Page:
— start —

By Adam Rapp
Directed by Joanie Shultz
At Next Theatre
Playwright turns the banning of one of his own books into thoughtful play about censorship
Adam Rapp’s The Metal Children is a sprawling piece, dealing with many satellite topics; but at its heart – what sets everything in motion – is censorship. Tobin Falmouth (portrayed very well by Sean Cooper) is a struggling author who lives in New York; he is barely making rent, has a serious case of writer’s block, and his wife just left him for her editor. On top of that, a small, Midwestern town has recently decided to ban his second book, a young adult novel he wrote years ago called The Metal Children. The book is about high school girls in Iowa getting pregnant and disappearing, being replaced by metal statues; the heroine eventually commits suicide in a grisly way. The town of Midlothia (not to be confused with the Midlothians in Texas – just drove through there last weekend – or Illinois) has decided that the content is unsuitable for their students, and forcibly removed the copies, sometimes from students’ hands.
The local school board is having a meeting to determine whether the banning was kosher, so to speak, and Tobin’s editor, Bruno Binelli (the wonderful Marc Grapey), convinces him to go: there is a strong contingent, led by an English teacher, fighting back against the banning, and they want Tobin to come to the defense of his book. The people he meets in the small town make a lasting impression on the author.
The play deals with many topics: censorship, teenage pregnancy, abortion, homosexuality, divorce, violence, religion, fundamentalism, the place of art in society . . . . And yet, with this long laundry list of issues, the piece never gets bogged down by any of it. Sprawling, yes; dissipated, no. And the show takes its time with these issues, shows how they interrelate, cares for each one of them, none of them tokenized or crowding out another.

— end —

What you will do:
**1)** Answer these from the review:
(a) Who directed the production?
(b) Which actor plays Tobin Falmouth?
(c) Which actor plays Bruno Binelli?
**2)** Reproduce the review's passage that opens with "The local school" and closes with "on the author.", switching "school board" to "town council".
**3)** List every personal name that appears in the review, including both real people and characters.

Entries shown:
— start —

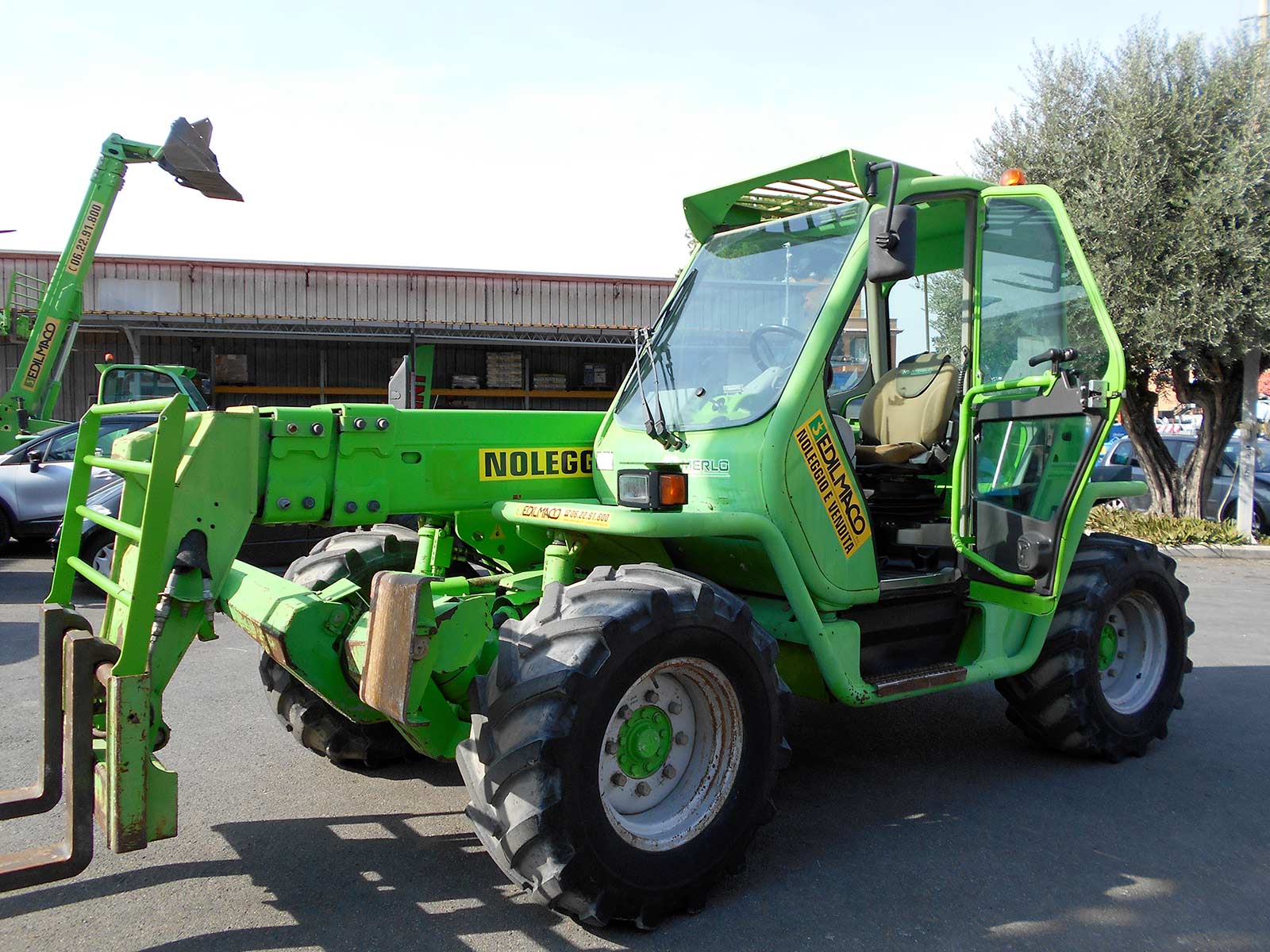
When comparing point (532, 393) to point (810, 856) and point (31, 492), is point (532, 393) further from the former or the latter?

— end —
— start —

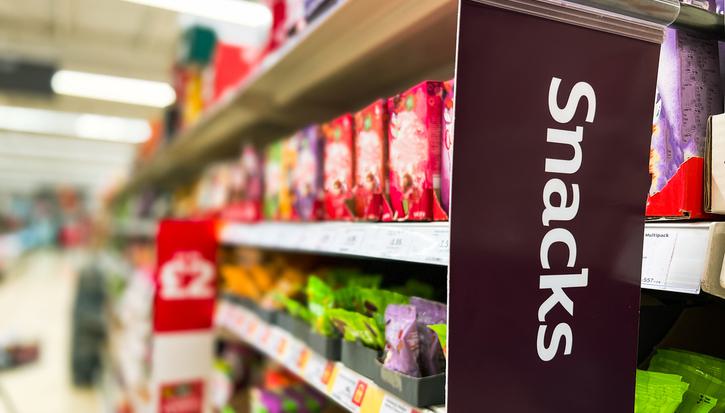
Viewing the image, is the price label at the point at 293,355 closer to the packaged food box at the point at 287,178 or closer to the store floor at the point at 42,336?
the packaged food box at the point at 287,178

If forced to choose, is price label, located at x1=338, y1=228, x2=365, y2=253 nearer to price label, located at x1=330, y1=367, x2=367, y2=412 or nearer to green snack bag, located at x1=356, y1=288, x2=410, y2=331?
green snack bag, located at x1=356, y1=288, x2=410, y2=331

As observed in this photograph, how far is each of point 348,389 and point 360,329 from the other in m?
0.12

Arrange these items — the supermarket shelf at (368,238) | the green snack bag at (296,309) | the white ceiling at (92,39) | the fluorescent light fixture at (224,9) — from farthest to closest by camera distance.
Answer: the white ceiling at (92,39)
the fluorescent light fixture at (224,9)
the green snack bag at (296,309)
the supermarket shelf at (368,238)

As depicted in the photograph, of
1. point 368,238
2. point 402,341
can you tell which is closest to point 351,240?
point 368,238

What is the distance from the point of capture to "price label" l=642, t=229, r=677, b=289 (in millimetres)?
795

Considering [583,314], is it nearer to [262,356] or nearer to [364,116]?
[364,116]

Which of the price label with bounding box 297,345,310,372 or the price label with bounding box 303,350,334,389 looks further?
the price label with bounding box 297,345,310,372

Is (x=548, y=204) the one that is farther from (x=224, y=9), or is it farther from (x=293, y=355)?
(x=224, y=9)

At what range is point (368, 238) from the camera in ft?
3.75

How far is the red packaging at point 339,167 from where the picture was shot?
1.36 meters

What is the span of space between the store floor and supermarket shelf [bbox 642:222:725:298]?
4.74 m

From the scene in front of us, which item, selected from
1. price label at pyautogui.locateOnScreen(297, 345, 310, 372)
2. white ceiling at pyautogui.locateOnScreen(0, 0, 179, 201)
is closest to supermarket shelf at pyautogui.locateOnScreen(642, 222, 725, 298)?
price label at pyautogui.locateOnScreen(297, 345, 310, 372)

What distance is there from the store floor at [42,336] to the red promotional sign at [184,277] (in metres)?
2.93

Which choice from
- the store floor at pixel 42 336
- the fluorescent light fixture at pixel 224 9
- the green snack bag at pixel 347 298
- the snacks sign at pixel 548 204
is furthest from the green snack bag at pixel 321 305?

— end —

Task results:
**1)**
(a) Joanie Shultz
(b) Sean Cooper
(c) Marc Grapey

**2)**
The local town council is having a meeting to determine whether the banning was kosher, so to speak, and Tobin’s editor, Bruno Binelli (the wonderful Marc Grapey), convinces him to go: there is a strong contingent, led by an English teacher, fighting back against the banning, and they want Tobin to come to the defense of his book. The people he meets in the small town make a lasting impression on the author.

**3)**
Adam Rapp
Joanie Shultz
Tobin Falmouth
Sean Cooper
Bruno Binelli
Marc Grapey